I think pragmatism is the key point - we could complicate the protocol heirachy with OrderedSequence, but instead ordered algorithms are currently defined as methods on Sequence. The user isn't going to call order-dependent algorithms on clearly unordered sequences, since the results aren't useful, so there is very little harm as long as order-dependent functions are clearly named.

A breaking change requires a correspondingly code-breaking level of harm to justify it, and I don't think that's the case here.

MutatingFunk · April 11, 2018, 12:14pm

Obviously it isn't very useful, but it is useful for enough for ordered sequences that it's been included it the standard library, even if there isn't a more specific protocol to prevent it turning up in places it doesn't make sense.

Tino · April 11, 2018, 12:37pm

Might be ;-) - but Sequence has risks besides those discussed here:
It can not only be ordered and "accidentally ordered", but also finite and infinite -- and for an infinite sequence, there's not much functionality left that's save to use.

I know what you are talking about ;-) -- but at least we can agree that moving the conformance to a property would solve the issue, but would probably cost to much.

I wouldn't call that ability to be dependent on order -- actually, for the types in question, this is the step that creates an order.

What I've been thinking of so far is just one additional protocol (Iterable), and I think that's not much:
Swift already has protocols for single and double linked lists (which don't even have an implementation in the stdlib), and imho an array has much more in common with a list than with a set.

I think it's reasonable for string to be a Sequence... but CharacterSet is a different beast ;-)

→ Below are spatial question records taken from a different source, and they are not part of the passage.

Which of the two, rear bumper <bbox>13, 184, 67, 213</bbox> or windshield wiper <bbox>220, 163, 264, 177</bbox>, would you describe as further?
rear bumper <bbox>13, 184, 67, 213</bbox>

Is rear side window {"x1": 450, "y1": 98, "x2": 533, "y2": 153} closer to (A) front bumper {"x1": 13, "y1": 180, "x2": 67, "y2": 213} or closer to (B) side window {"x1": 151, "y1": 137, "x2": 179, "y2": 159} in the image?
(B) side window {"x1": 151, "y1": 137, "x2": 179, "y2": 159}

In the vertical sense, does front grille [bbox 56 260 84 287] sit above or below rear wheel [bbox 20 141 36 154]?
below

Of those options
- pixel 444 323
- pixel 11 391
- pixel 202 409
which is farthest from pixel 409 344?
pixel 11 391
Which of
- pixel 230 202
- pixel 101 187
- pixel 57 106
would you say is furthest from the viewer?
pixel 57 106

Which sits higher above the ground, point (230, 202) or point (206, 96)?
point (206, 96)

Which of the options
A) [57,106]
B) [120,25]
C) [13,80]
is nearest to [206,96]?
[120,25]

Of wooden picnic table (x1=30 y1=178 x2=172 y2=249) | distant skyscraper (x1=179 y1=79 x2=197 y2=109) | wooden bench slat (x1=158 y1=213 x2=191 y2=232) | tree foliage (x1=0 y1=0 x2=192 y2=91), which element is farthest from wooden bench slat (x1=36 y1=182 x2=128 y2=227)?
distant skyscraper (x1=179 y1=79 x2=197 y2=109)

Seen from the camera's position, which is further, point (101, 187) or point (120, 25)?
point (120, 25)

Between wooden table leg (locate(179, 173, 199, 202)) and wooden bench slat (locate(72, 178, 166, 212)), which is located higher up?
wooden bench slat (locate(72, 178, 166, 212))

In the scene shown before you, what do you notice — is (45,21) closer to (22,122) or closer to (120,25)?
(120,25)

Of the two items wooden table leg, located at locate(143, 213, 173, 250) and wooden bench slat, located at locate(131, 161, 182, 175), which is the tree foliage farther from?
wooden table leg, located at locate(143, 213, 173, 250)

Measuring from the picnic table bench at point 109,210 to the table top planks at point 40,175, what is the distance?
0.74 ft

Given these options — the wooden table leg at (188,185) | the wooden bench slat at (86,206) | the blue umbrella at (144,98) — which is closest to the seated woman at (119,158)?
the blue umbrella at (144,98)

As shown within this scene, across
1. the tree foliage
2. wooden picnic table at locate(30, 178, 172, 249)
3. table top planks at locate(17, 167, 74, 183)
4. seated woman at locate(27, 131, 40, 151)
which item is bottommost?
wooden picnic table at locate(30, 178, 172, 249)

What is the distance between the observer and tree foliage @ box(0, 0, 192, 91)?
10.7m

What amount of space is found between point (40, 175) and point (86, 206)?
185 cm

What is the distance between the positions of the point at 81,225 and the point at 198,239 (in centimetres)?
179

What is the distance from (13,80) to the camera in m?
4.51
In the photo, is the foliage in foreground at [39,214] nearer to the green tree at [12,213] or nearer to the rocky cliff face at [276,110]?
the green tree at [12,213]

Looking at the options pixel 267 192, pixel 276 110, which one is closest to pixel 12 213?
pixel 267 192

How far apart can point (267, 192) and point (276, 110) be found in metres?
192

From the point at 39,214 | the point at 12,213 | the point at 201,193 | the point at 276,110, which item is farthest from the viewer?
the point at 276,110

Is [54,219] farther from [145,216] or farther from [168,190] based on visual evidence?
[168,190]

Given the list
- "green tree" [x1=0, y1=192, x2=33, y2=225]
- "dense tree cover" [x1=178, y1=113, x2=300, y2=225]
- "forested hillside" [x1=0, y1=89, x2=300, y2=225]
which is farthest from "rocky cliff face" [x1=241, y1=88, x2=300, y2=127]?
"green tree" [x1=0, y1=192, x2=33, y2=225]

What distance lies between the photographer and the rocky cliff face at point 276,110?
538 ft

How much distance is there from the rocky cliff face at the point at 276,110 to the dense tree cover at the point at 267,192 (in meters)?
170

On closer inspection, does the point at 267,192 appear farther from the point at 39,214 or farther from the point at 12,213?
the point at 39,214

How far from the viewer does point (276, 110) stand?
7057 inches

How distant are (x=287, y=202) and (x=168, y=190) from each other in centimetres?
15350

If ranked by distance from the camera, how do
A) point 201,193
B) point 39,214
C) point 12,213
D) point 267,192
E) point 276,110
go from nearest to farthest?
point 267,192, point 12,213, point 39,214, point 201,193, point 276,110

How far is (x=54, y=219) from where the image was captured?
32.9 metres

For me, it's a reasonable expectation that something that has a prefix (or is called sequence) also has a meaningful order, and that you can rely on this.
The generic algorithms in question themselves don't break when you feed them a Set -- but their output will be garbage.
Currently, I can define algorithms that require something like a double-linked list -- but there's nothing like Collection & Ordered, which imho is an abstraction that's much more useful.

Tino · April 11, 2018, 12:51pm

We are discussing wether something is useful enough for the stdlib -- under the premise that Swift is perfect, the whole concept of Evolution hardly makes sense ;-)

Jens · April 11, 2018, 1:05pm

I agree, and I think most people that are new to Swift, or new to the specifics of Swift’s Sequence, would expect that something that has prefix, first, last, reverse etc, also has a meaningful order that can be relied upon.

How can this not be a problem?

Erica_Sadun · April 11, 2018, 4:49pm

As others have described in more eloquent terms up-thread, I don't think that there should exist any contract or guarantee that Set iterates in the same order every time, even though it does in practice. It's an implementation detail at odds with Set and Dictionary semantics. Set equality makes sense to me. Set iteration order equality does not.

The changes suggested in-thread are potentially turbulent. What can be done for an admittedly flawed design with the least cost to the user base? (For example, making elementsEqual private, assuming it's required for the internal implementation of other methods that support collections or removing it should it not be.) I doubt any "do it over, do it right" redesign, breaking Sequence from Iterable, will gain much traction.

I applaud the design intent. I am discouraged by the hills to surmount. Have we seen any indication from core team members that major language changes, even those sourced from real world experience and principled design goals, would be welcomed?